* _Source document_

Tallahassee, FL – Florida Watch Action, known for its "Pink Slip Rick" Slogan, says they are about to get revenge on Governor Rick Scott for his robo calls. As Sascha Cordner reports, more than a hundred Floridians have already recorded their own audio message to send to Scott through an internet-based voicemail system.

"Hi, this is Governor Rick Scott, calling into share some more encouraging news about our efforts to turn our state's economy around and get Floridians back to work "

Governor Rick Scott's voice can be heard on answering machines all across the state thanks to his robo-calls, which are sponsored by the Republican Party of Florida. But, some say the calls are irritating and they're fighting back:

"The robocallrickscott.com is giving Floridians who have been bothered and annoyed by the Governor's clear public relations tactic of robo-calling them at their homes, interrupting dinner, interrupting putting their kids down to bed, to tout his job creation record.' "

Susannah Randolph is the Executive Director of Florida Watch Action, which launched the web site, robocallrickscott.com. The site will allow people from all over the state to record their own phone message and then send it to the Governor's office. There ARE rules, like no threats, profanity, and inappropriate content are allowed. Randolph says it's a chance to give Scott a taste of his own medicine.

Here is an example of a robo call from a guy named Larry:

"Governor Rick Scott, I wish you would stop calling me, uh, not only are they an imposition, but the fact that I am one of the people whose jobs you eliminated with your cuts is really insulting. Stop it! Now!"

* _Task item 1_
Copy the robo-call story word for word from "Susannah Randolph is" to "his own medicine.".
* _Task item 2_
Pick up the robo-call story where it stops and keep writing it.
The listing that comes next has no connection to the robo-call story.

* _Stored data_
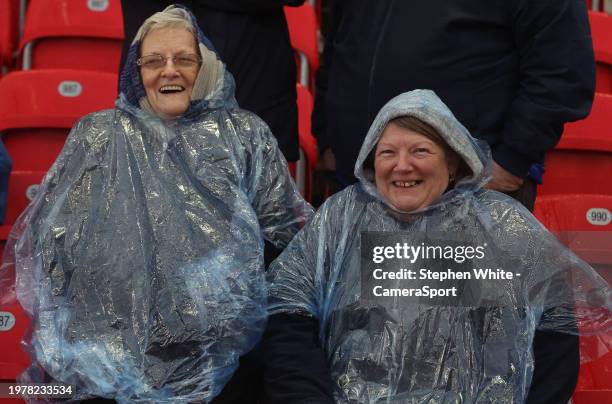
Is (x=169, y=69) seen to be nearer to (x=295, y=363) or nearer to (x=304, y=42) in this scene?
(x=295, y=363)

* _Task response 1_
Susannah Randolph is the Executive Director of Florida Watch Action, which launched the web site, robocallrickscott.com. The site will allow people from all over the state to record their own phone message and then send it to the Governor's office. There ARE rules, like no threats, profanity, and inappropriate content are allowed. Randolph says it's a chance to give Scott a taste of his own medicine.

* _Task response 2_
And, age was certainly not a factor for this robo call as well:

"Hi, Governor Rick Scott! My name is Isabel. I am 8-year-old and I think you are a bad Governor because my school's budget has been cut because of you. P.S. My mom's a teacher and we wish we could give you a pink slip."

Scott says Florida Watch Action recently handed him a few pink slips during his first "Let's Get to Work Day" in Tampa.

"I worked at a donut shop and there had a few people who were protesting and they brought in their pink slips and some of them asked me to sign them. They all bought donuts. I think the pink ones might have sold out first. But, that's what's so great about this country. We're making a real decision about the type of Government that we want."

He laughed off the Pink Slip robo calls, saying the organization does not realize the amount of jobs he's created so far.

"They're not counting very well. 85,500 jobs."

Though Scott's robo calls may be an annoyance to some, it may actually be helping his poll numbers. Scott is still the least popular Governor in America, but a recent Quinnipiac poll shows the Governor moving up 6 percentage points in his approval rating. Brian Hughes used to work for Scott and is now the state's Republican Party Spokesman. He claims the robo calls are helping.

"Anytime you communicate with the voters of Florida, you're obviously going to inform them and help them understand what is that's happening. These calls and other communications that we have are helping to get out a positive message about Governor Scott and the Republican Party."

But, Florida Watch Action Executive Director Susannah Randolph doesn't agree. She says the number of people signing up to robo call Rick Scott is continuing to grow on an hourly basis. As of Thursday evening, more than 300 people have already recorded a voice message. The robo calls will be released to Scott's office every few minutes starting on Monday.